(Stored entries)
####################

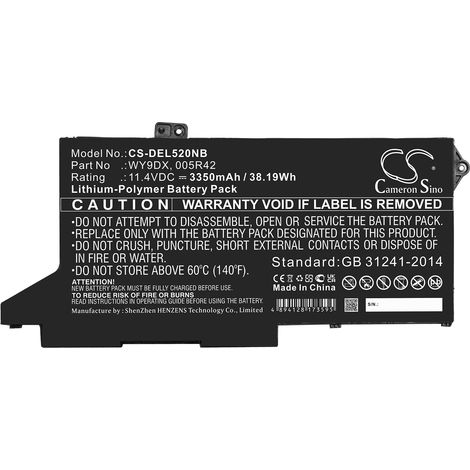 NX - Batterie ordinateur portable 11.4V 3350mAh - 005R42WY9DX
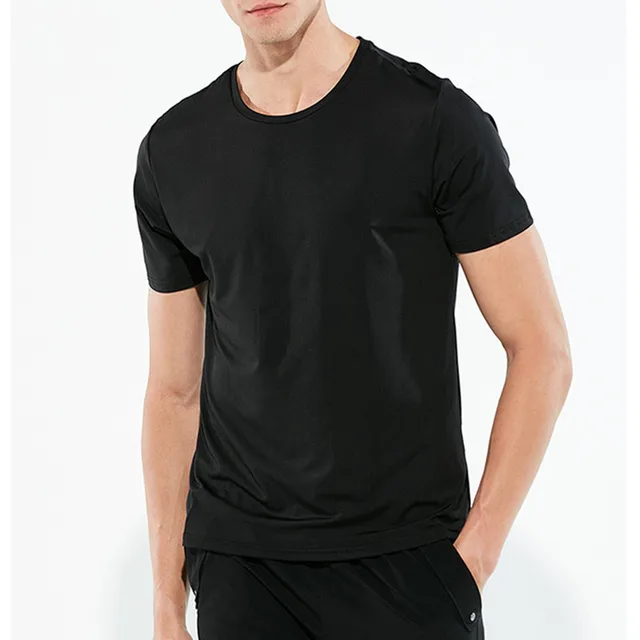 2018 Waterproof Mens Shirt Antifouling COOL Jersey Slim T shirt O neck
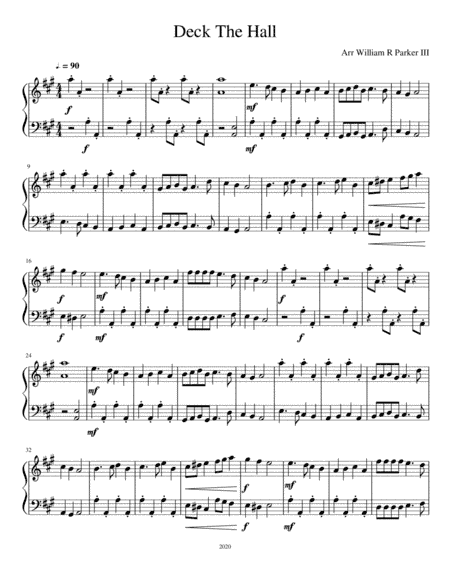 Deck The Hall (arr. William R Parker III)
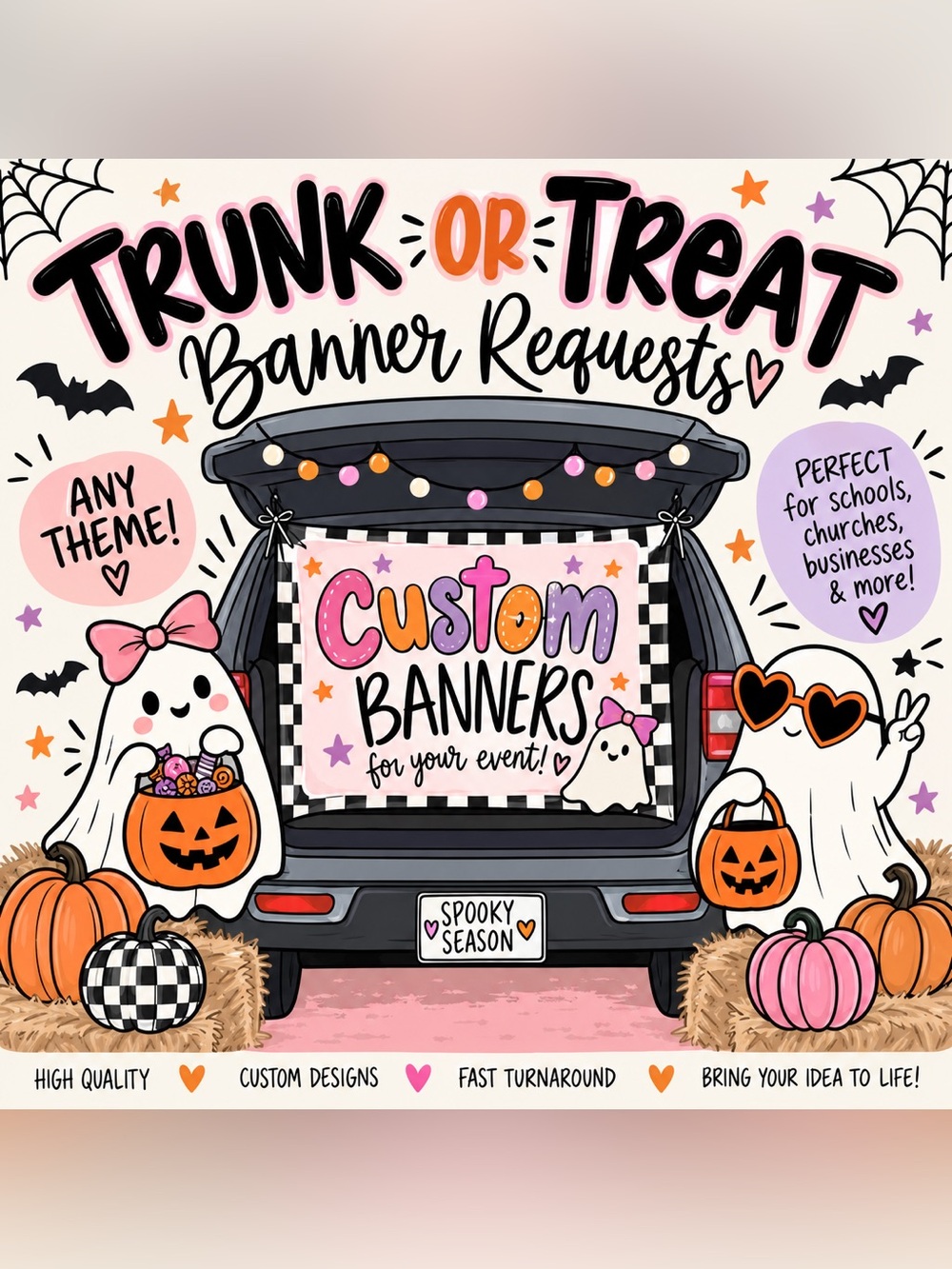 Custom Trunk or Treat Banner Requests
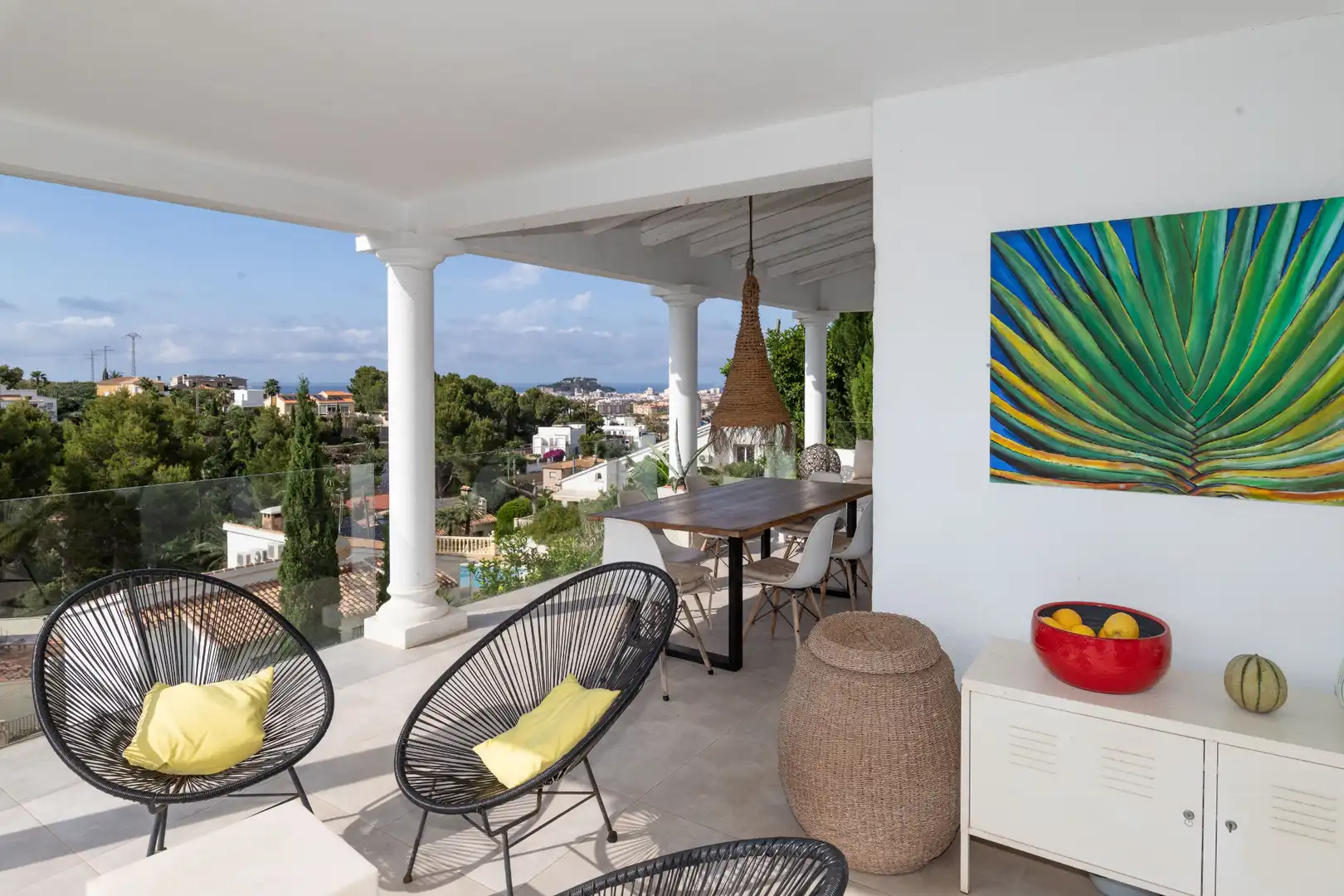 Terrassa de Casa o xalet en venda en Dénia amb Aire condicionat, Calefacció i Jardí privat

####################

Exercise prompt
Without the pictures, return the whole of the data exactly as given.

Final answer
 NX - Batterie ordinateur portable 11.4V 3350mAh - 005R42WY9DX
 2018 Waterproof Mens Shirt Antifouling COOL Jersey Slim T shirt O neck
 Deck The Hall (arr. William R Parker III)
 Custom Trunk or Treat Banner Requests
 Terrassa de Casa o xalet en venda en Dénia amb Aire condicionat, Calefacció i Jardí privat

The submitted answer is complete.